THE SOFTWARE IS PROVIDED "AS IS", WITHOUT WARRANTY OF ANY KIND, EXPRESS OR
IMPLIED, INCLUDING BUT NOT LIMITED TO THE WARRANTIES OF MERCHANTABILITY,
FITNESS FOR A PARTICULAR PURPOSE AND NONINFRINGEMENT. IN NO EVENT SHALL
ROBERT M SUPNIK BE LIABLE FOR ANY CLAIM, DAMAGES OR OTHER LIABILITY, WHETHER
IN AN ACTION OF CONTRACT, TORT OR OTHERWISE, ARISING FROM, OUT OF OR IN
CONNECTION WITH THE SOFTWARE OR THE USE OR OTHER DEALINGS IN THE SOFTWARE.
Except as contained in this notice, the name of Robert M Supnik shall not
be used in advertising or otherwise to promote the sale, use or other dealings
in this Software without prior written authorization from Robert M Supnik.
This memorandum documents the GRI-909 simulator.
1. Simulator Files
sim/ sim_defs.h
sim_rev.h
sim_sock.h
sim_tmxr.h
scp.c
scp_tty.c
sim_sock.c
sim_tmxr.c
sim/gri/ gri_defs.h
gri_cpu.c
gri_stddev.c
gri_sys.c
2. GRI-909 Features
The GRI-909 is configured as follows:
device simulates
name(s)
CPU GRI-909 CPU with up to 32KW of memory
HSR S42-004 high speed reader
HSP S42-004 high speed punch
TTI S42-001 Teletype input
TTO S42-002 Teletype output
RTC real-time clock
The GRI-909 simulator implements the following unique stop conditions:
- an unimplemented operator is referenced, and register
STOP_OPR is set
- an invalid interrupt request is made
The LOAD commands has an optional argument to specify the load address:
LOAD <filename> {<starting address>}
The LOAD command loads a paper-tape bootstrap format file at the specified
address. If no address is specified, loading starts at location 200. The
DUMP command is not supported.
2.1 CPU
The only CPU options are the presence of the extended arithmetic operator
and the size of main memory.
SET CPU EAO enable extended arithmetic operator
SET CPU NOEAO disable extended arithmetic operator
SET CPU 4K set memory size = 4K
SET CPU 8K set memory size = 8K
SET CPU 12K set memory size = 12K
SET CPU 16K set memory size = 16K
SET CPU 20K set memory size = 20K
SET CPU 24K set memory size = 24K
SET CPU 28K set memory size = 28K
SET CPU 32K set memory size = 32K
If memory size is being reduced, and the memory being truncated contains
non-zero data, the simulator asks for confirmation. Data in the truncated
portion of memory is lost. Initial memory size is 32K.
CPU registers include the visible state of the processor as well as the
control registers for the interrupt system.
name size comments
SC 15 sequence counter
AX 16 arithmetic operator input register 1
AY 16 arithmetic operator input register 2
AO 16 arithmetic operator output register
TRP 16 TRP register
MSR 16 machine status register
ISR 16 interrupt status register
BSW 16 byte swapper buffer
BPK 16 byte packer buffer
GR1..GR6 16 general registers 1 to 6
BOV 1 bus overflow (MSR<15>)
L 1 link (MSR<14>)
FOA 2 arithmetic operator function (MSR<9:8>)
AOV 1 arithmetic overflow (MSR<0>)
IR 16 instruction register (read only)
MA 16 memory address register (read only)

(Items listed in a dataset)
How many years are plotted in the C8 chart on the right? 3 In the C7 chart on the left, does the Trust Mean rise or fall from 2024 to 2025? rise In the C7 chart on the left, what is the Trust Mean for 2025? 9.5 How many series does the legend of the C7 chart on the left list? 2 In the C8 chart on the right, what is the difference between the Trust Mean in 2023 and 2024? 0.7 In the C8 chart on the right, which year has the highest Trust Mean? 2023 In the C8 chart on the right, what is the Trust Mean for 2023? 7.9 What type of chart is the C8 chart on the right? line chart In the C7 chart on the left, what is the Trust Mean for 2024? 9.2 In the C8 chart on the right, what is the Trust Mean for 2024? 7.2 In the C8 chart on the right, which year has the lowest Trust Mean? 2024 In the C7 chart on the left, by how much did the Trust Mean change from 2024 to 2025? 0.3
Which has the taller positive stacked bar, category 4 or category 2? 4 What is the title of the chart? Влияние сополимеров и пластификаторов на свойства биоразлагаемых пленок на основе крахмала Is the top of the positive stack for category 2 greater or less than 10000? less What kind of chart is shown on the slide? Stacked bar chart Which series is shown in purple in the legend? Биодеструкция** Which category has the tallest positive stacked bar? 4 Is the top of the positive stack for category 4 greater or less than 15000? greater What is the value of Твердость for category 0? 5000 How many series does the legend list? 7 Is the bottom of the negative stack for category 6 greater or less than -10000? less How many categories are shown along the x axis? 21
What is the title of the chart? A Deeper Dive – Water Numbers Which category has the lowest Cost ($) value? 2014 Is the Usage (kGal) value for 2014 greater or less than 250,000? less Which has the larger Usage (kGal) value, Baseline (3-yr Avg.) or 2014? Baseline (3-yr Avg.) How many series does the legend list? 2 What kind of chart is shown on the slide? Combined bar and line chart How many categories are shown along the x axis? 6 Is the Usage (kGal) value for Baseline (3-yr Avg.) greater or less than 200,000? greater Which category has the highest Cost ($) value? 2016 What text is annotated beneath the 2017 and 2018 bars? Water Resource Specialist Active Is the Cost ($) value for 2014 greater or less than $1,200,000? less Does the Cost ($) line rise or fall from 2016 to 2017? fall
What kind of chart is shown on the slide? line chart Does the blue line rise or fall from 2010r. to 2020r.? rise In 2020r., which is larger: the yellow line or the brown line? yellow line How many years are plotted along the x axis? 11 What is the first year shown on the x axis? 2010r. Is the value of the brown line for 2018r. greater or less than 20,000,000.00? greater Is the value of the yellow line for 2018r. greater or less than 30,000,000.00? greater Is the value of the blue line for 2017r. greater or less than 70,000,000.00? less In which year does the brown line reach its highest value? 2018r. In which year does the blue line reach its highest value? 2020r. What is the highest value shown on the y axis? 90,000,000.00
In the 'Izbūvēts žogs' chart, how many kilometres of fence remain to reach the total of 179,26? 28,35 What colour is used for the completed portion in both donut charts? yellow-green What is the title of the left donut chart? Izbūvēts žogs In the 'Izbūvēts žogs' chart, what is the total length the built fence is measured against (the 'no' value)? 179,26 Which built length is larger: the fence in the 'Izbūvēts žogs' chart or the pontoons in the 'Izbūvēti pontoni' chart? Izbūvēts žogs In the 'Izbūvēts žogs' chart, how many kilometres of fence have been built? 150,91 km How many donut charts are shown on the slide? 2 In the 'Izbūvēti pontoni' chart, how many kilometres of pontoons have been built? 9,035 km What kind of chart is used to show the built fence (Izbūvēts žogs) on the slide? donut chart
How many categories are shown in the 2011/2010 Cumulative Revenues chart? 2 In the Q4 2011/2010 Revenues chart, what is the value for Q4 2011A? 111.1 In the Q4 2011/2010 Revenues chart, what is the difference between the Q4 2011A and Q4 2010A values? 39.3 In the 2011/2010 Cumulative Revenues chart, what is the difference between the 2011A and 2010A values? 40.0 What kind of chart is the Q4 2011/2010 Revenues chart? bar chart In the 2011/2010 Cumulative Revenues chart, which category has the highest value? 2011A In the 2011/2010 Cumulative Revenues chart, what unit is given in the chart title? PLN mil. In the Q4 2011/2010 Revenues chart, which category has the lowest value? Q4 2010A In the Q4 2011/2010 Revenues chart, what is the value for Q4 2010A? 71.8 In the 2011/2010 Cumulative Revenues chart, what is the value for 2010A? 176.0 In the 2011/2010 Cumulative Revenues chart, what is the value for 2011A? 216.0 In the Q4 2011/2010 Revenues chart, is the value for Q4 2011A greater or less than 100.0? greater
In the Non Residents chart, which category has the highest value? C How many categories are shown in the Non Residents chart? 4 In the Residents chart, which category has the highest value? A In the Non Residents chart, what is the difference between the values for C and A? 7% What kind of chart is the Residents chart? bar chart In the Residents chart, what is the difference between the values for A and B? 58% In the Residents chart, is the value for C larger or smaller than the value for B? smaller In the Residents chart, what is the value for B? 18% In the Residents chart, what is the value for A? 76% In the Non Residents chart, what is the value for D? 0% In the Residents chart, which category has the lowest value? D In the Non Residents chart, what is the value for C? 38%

#### Work task 1:
List the device names given in the GRI-909 simulator documentation's configuration table.
#### Work task 2:
Write the next part of the GRI-909 simulator documentation, picking up after its last line.

#### Response area 1:
CPU, HSR, HSP, TTI, TTO, RTC

#### Response area 2:
SWR 16 switch register
DR 16 display register
THW 6 thumbwheels (selects operator displayed in DR)
IREQ 16 interrupt requests
ION 1 interrupts enabled
INODEF 1 interrupts not deferred
BKP 1 breakpoint request
SCQ[0:63] 15 SC prior to last jump or interrupt;
most recent SC change first
STOP_OPR 1 stop on undefined operator
WRU 8 interrupt character
2.2 Programmed I/O Devices
2.2.1 S42-004 High Speed Reader (HSR)
The paper tape reader (HSR) reads data from or a disk file. The POS
register specifies the number of the next data item to be read.
Thus, by changing POS, the user can backspace or advance the reader.
The paper tape reader implements these registers:
name size comments
BUF 8 last data item processed
IRDY 1 device ready flag
IENB 1 device interrupt enable flag
POS 32 position in the input file
TIME 24 time from I/O initiation to interrupt
STOP_IOE 1 stop on I/O error
Error handling is as follows:
error STOP_IOE processed as
not attached 1 report error and stop
0 out of tape
end of file 1 report error and stop
0 out of tape
OS I/O error x report error and stop
2.2.2 S42-006 High Speed Punch (HSP)
The paper tape punch (HSP) writes data to a disk file. The POS
register specifies the number of the next data item to be written.
Thus, by changing POS, the user can backspace or advance the punch.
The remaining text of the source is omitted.